= Grass surfing =

Grass surfing (or hill surfing) is a form of skateboarding. Grass surfers take the trucks off an old skateboard and find a mildly steep hill made up of dry grass, sand, moss, dirt or other surface that could be used to gain speed and control.

It is similar to grassboarding, a boarding sport born in the early 90s in Costa Rica.

==Risks==
Because this is done downhill on dry grass, dirt, etc. there is a significant lack of control.

A potential risk is of hitting a buried rock. This could cause the board to come to a sudden deceleration, causing the surfer to fall off the board, possibly resulting in injury.

==Parts==
Most boards are just skateboard decks that are modified by taking the trucks and hardware off and in some cases covering the bottom in duct tape or polyurethane.

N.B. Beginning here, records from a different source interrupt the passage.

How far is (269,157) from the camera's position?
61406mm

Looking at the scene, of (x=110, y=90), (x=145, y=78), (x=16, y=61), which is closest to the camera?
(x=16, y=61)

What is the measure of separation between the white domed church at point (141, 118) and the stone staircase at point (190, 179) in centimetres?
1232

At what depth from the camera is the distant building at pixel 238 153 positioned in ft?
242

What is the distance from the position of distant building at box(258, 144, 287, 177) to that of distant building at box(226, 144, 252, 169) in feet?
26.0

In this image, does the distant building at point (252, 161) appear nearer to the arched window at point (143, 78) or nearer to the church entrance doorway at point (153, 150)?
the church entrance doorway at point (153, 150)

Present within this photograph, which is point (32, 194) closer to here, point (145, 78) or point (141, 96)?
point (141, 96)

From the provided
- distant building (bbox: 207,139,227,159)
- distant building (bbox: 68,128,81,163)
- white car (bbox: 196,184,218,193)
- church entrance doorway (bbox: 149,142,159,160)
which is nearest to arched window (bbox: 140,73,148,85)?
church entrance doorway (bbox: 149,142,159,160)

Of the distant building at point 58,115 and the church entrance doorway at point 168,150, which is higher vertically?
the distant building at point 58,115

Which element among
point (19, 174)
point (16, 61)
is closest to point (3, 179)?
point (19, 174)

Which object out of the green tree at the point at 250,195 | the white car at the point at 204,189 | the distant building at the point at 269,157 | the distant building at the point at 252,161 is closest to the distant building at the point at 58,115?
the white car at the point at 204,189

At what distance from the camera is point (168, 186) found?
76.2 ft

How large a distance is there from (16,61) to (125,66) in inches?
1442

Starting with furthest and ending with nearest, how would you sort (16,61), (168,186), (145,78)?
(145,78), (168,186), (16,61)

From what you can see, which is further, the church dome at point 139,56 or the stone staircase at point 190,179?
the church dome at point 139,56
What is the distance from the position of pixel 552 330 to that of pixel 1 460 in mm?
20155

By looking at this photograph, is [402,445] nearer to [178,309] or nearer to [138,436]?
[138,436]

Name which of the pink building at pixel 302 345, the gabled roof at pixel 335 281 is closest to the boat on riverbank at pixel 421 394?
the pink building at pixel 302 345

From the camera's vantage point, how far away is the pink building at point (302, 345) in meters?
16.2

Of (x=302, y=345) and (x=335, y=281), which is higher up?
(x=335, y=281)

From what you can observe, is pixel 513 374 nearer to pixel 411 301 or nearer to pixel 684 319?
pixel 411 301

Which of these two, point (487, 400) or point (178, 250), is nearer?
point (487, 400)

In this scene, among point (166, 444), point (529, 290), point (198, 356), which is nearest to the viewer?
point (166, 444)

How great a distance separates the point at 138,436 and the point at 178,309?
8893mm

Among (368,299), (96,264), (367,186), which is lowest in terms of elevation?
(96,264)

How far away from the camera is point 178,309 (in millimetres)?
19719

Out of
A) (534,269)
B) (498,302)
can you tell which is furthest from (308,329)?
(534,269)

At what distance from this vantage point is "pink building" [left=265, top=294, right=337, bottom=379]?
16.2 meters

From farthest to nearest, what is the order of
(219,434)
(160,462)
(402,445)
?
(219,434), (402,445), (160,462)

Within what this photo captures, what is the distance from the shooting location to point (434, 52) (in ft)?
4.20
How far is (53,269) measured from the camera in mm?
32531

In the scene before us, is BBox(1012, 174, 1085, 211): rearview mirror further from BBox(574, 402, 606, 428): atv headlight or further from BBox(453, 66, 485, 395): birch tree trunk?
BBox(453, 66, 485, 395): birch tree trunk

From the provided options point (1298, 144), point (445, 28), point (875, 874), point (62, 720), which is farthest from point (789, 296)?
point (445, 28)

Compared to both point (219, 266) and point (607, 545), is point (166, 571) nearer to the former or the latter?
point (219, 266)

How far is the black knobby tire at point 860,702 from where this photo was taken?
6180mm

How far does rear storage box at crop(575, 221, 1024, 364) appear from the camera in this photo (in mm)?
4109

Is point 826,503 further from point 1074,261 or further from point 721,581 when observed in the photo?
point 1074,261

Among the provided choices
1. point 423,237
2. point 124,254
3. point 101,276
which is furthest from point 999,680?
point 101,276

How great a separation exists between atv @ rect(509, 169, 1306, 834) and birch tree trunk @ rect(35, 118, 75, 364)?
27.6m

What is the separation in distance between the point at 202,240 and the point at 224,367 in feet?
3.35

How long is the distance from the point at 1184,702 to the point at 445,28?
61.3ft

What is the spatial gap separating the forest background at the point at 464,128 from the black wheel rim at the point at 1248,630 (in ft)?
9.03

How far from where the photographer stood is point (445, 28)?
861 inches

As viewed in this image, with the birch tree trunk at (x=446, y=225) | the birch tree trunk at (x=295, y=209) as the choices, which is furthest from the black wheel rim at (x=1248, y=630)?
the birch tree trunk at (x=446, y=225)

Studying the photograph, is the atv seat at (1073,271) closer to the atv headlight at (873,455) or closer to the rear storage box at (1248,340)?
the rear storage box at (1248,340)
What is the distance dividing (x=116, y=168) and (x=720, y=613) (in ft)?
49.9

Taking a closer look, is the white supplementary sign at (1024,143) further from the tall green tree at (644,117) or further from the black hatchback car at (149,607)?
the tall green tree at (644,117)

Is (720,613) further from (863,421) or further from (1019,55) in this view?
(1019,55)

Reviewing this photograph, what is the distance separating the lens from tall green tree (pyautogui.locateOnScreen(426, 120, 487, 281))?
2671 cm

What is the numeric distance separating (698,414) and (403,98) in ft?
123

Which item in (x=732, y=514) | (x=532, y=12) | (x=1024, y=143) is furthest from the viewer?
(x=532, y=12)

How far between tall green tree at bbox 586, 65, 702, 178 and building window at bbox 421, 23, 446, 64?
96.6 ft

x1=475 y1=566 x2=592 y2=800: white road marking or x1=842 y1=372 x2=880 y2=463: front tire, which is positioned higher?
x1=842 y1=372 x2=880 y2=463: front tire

In other cases, actual surf boards have been used with varying results on steeper smooth surfaces such as sand. The pointed uncurved tip of these boards usually results in a leaping stop when the tip embeds itself at the base of the incline, and progression down the incline requires frequent shimmying.

==Methods==
The most popular method in grass surfing is to find an old skateboard deck and remove the trucks and other hardware. Next find a mildly steep hill of dry grass, gravel, dirt, sand, etc. While standing on the skateboard deck in a crouched position at the top of the hill, push yourself and gain speed, gradually assuming a more natural standing position.

==Modifications==
Some people cover the bottom of the boards in a sealant (usually polyurethane), while some may add furniture wax to the bottom of the board (such as the brand Pledge, or something similar). Also, some people build homemade boards out of used items such as sleds, cardboard, etc.